**** Passage given

# Pronunciation of Amsterdam



## българин

Is Amsterdam pronounced like
Amst-UH-dam 
or
Amst-EH-dam


----------



## sarcie

Anytime I've heard it pronounced (mostly by Gelderlanders), it's been more like the former (Amst-UH-dam), but with a definite R sound in there (Amst-UHr-dam).


----------



## nhv1121

I am Dutch and have lived in Amsterdam. The closest an English speaking person could pronounce Amsterdam would be like UMstir* DUM, *with the r only lightly pronounced. The same sing song like RO bin *HOOD *or AB so *LUTE*


----------



## Lugubert

nhv1121 said:


> I am Dutch and have lived in Amsterdam. The closest an English speaking person could pronounce Amsterdam would be like UMstir* DUM, *with the r only lightly pronounced. The same sing song like RO bin *HOOD *or AB so *LUTE*


 
"UMstir* DUM*" reveals a profound knowledge of English orthography vs. pronunciation! I'd like to stress that from the months I lived in A'dam, I heard the main stress to be on the last syllable.


----------



## Joannes

Yes, the (main) stress is on the last syllable.

The exact pronunciation of the /r/ depends on many factors. 

This website gives good standard pronunciations for *Amsterdam* in Dutch and Belgian Dutch. (I've seen this tool around in the forums, so I guess it's allowed to link to it. If not, I'm sure I'll hear about it.)


----------



## българин

So, according to that website, in Belgian Dutch, the "er" would be pronounced with the "uh" with the tongue rolled. 
And the standard Dutch would be with the "eh" with the nasal "r"?


----------



## Setwale_Charm

Isn`t it easier to get a sound file somewhere? I am personally a bit of a sceptic when it comes to written portrayal of pronuciation.

********
**** Records shown

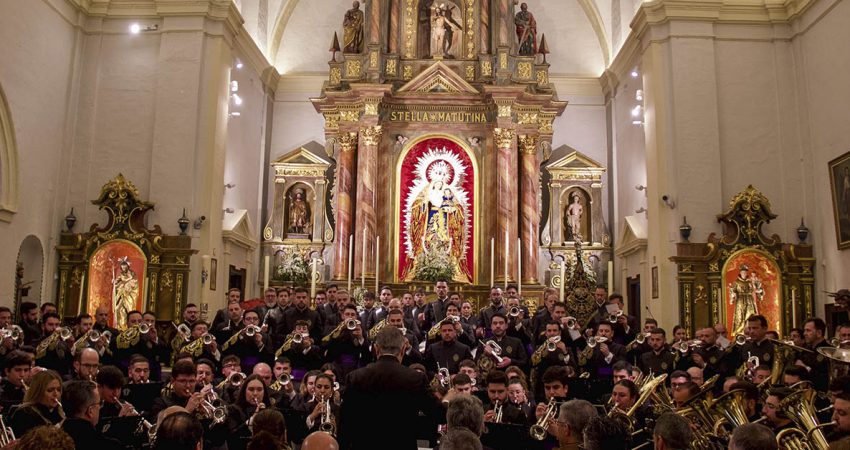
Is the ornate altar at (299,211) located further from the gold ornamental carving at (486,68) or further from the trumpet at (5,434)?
the trumpet at (5,434)

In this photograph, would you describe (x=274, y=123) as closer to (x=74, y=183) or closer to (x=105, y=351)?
(x=74, y=183)

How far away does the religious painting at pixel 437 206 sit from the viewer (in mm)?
19328

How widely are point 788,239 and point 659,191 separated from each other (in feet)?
8.73

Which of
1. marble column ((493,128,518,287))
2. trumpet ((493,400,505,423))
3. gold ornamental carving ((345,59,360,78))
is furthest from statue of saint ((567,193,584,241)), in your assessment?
trumpet ((493,400,505,423))

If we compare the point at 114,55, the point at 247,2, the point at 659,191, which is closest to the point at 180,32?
the point at 114,55

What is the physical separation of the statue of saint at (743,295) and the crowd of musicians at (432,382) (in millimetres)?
3189

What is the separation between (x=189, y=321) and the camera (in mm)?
11969

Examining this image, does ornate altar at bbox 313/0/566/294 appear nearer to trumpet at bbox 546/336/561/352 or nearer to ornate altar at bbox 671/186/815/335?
ornate altar at bbox 671/186/815/335

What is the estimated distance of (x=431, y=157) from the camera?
65.2 ft

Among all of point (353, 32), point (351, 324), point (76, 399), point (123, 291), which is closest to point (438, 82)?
point (353, 32)

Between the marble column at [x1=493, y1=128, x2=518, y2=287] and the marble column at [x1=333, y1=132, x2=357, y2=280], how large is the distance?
3637 mm

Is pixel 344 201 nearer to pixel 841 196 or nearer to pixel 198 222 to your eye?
pixel 198 222

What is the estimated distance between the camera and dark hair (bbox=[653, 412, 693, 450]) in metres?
4.29

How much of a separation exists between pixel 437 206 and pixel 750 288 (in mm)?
7765
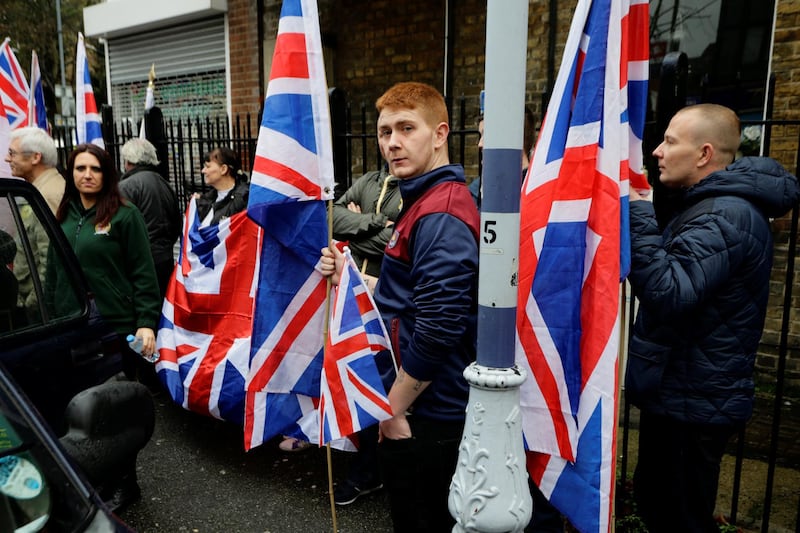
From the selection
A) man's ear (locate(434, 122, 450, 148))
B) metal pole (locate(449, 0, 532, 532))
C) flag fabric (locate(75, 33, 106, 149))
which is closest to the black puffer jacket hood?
metal pole (locate(449, 0, 532, 532))

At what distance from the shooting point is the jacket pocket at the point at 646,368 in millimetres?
2492

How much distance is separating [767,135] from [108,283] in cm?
365

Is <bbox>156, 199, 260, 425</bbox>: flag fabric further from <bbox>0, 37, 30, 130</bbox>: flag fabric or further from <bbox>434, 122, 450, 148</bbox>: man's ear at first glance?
<bbox>0, 37, 30, 130</bbox>: flag fabric

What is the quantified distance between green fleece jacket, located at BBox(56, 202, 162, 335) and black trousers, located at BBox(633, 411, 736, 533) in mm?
3008

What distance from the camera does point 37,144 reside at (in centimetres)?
489

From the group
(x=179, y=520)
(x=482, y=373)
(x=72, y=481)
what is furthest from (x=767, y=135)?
(x=179, y=520)

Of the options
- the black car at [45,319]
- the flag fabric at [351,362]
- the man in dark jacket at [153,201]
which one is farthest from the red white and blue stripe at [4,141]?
the flag fabric at [351,362]

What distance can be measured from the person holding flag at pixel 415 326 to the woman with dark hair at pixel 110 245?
2.14 m

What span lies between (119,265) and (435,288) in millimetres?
2570

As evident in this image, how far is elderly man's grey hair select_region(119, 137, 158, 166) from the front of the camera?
5.70m

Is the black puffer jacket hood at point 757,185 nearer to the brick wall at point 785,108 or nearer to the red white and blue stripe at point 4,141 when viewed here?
the brick wall at point 785,108

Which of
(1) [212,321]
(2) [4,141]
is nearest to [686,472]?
(1) [212,321]

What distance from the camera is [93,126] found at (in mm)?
6297

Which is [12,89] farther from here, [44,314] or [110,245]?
[44,314]
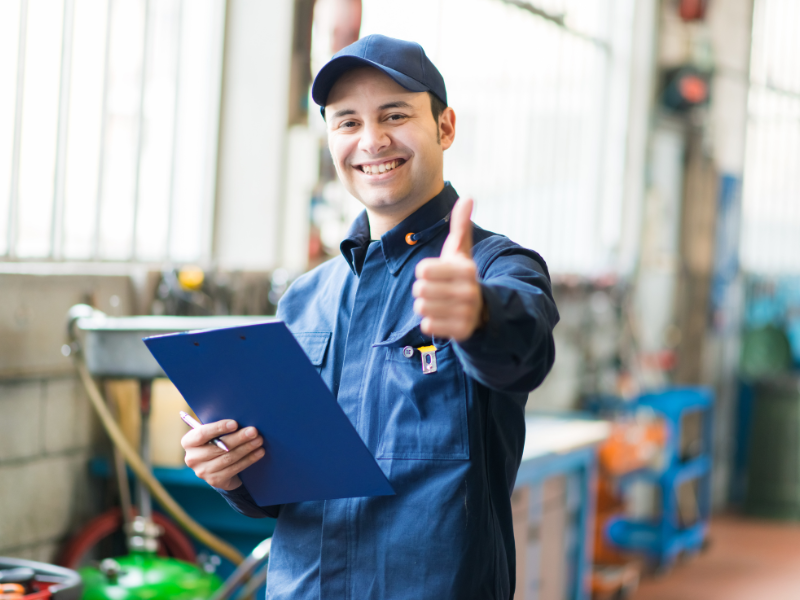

********

§ **Written exercise 1**
Name each distinct user who posted in the Amsterdam pronunciation thread, listing every name once.
§ **Written exercise 2**
Please list every line in the entries that contains the word "dark".

§ **Complete output 1**
българин
sarcie
nhv1121
Lugubert
Joannes
Setwale_Charm

§ **Complete output 2**
What is the estimated distance between the camera and dark hair (bbox=[653, 412, 693, 450]) in metres?
- the man in dark jacket at [153,201]
What distance can be measured from the person holding flag at pixel 415 326 to the woman with dark hair at pixel 110 245?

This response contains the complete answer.